Leaving evangelicalism allowed me to embrace the mystery of faith. I wonder if I’ve taken it too far.

One of the greatest gifts progressive Christianity has given me is the gift of mystery. I grew up in a church tradition that put a lot of stock in certitude, so I am grateful now to be able to affirm simultaneously that I am a person of faith and that my answer to many religious and spiritual questions is “I don’t know.” Unwavering intellectual assent to a set of black-and-white doctrines is no longer my litmus test for faithfulness. I don’t spend my days worrying about my doubts or feeling like I’ve flunked Christianity because I don’t have concise and elegant answers to every theological conundrum. The spiritual life I have embraced these days is so much bigger, more nuanced, and more three-dimensional than what I once knew.

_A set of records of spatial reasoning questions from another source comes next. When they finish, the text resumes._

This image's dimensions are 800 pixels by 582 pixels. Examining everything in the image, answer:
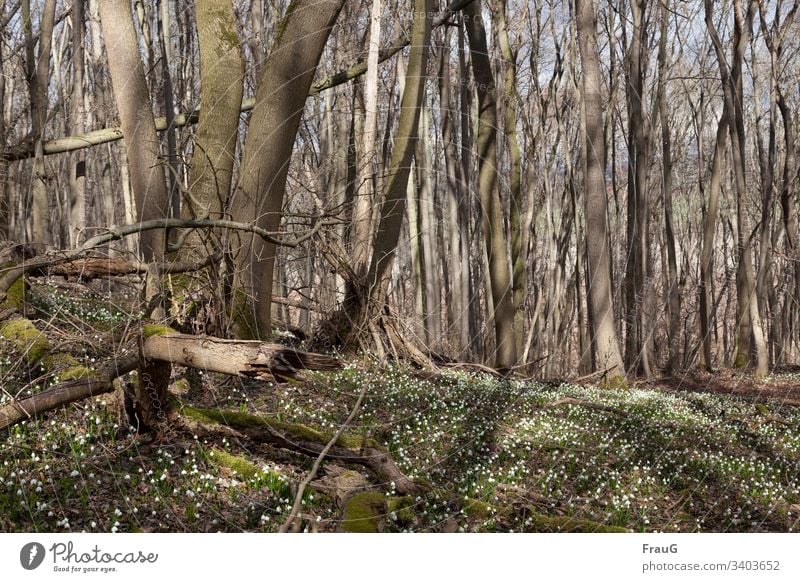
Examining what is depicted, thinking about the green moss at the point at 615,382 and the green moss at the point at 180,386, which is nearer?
the green moss at the point at 180,386

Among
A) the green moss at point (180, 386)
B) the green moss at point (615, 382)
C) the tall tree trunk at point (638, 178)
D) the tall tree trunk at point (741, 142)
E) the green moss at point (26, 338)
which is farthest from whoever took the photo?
the tall tree trunk at point (638, 178)

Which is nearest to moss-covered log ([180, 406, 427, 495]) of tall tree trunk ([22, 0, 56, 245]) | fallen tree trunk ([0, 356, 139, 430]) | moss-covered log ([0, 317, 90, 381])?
fallen tree trunk ([0, 356, 139, 430])

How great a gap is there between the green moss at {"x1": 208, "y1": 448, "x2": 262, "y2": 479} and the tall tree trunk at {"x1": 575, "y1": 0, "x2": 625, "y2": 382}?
24.1ft

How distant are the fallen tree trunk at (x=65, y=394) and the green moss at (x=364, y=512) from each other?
1854mm

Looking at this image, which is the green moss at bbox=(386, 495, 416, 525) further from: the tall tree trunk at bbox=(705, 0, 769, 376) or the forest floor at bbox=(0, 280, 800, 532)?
the tall tree trunk at bbox=(705, 0, 769, 376)

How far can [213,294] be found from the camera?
20.6 feet

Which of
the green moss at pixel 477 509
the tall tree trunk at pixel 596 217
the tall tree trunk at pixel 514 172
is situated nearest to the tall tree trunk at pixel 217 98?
the green moss at pixel 477 509

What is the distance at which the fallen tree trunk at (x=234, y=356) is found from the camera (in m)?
4.05

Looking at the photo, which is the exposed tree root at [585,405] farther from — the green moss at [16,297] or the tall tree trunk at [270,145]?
the green moss at [16,297]

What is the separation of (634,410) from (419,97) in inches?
181

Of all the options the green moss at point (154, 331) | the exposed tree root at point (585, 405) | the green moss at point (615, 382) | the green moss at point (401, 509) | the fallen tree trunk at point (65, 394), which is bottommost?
the green moss at point (615, 382)

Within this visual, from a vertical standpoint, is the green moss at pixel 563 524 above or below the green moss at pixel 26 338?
below

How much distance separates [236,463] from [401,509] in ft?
3.89

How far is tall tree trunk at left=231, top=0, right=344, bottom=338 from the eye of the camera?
6.49m
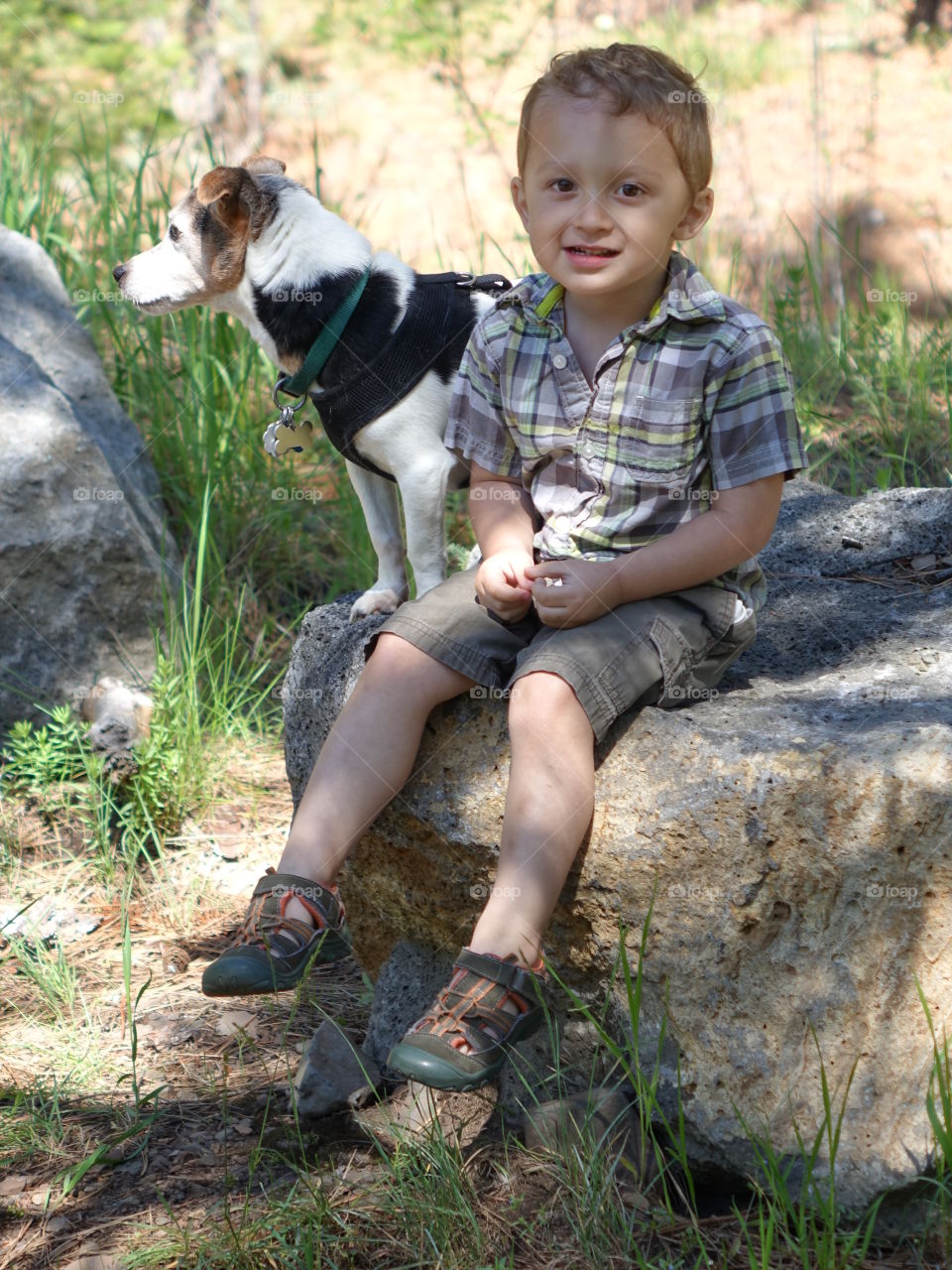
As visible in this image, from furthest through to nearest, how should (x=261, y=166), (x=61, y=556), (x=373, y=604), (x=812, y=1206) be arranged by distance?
(x=61, y=556) < (x=261, y=166) < (x=373, y=604) < (x=812, y=1206)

And so I am startled and even a bit disturbed to find myself asking this question about the progressive Christianity I have wholeheartedly adopted: Is there such a thing as too much mystery? Or, more provocatively: Have I reached a point in my faith life where I’m using mystery as a cop-out? As a refusal to commit, to engage, to bear public and vulnerable-making witness in the name of Jesus? Is it possible to turn mystery into a self-protective shield, so that I won’t have to stand with conviction and urgency in a world that needs to know the healing love of God?

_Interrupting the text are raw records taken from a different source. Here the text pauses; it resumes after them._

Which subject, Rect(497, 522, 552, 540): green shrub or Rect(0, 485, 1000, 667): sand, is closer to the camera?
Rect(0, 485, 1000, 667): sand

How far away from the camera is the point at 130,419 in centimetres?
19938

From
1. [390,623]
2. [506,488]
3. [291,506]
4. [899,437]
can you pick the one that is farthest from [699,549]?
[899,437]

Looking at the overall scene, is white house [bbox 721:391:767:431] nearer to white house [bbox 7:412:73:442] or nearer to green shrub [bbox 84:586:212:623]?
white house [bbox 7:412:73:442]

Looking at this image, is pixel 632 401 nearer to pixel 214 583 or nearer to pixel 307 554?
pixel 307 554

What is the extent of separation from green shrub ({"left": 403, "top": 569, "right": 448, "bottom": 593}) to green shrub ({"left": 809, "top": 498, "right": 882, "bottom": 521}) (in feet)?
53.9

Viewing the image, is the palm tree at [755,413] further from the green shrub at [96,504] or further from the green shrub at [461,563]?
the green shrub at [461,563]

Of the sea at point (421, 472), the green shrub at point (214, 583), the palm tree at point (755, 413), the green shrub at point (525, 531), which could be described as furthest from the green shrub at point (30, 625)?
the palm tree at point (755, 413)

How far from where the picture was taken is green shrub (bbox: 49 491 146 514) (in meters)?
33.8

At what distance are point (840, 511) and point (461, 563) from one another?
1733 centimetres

These questions have been creeping up on me for a while. I think about them every time I see a version of Christianity in the media that is divisive, fear-based, racist, sexist, or nationalistic. I wonder where the impassioned progressive response is. Where is the bold articulation of an alternative Christianity? A Christianity that insists—without polite equivocation—on inclusion, self-sacrificial love, and restorative justice?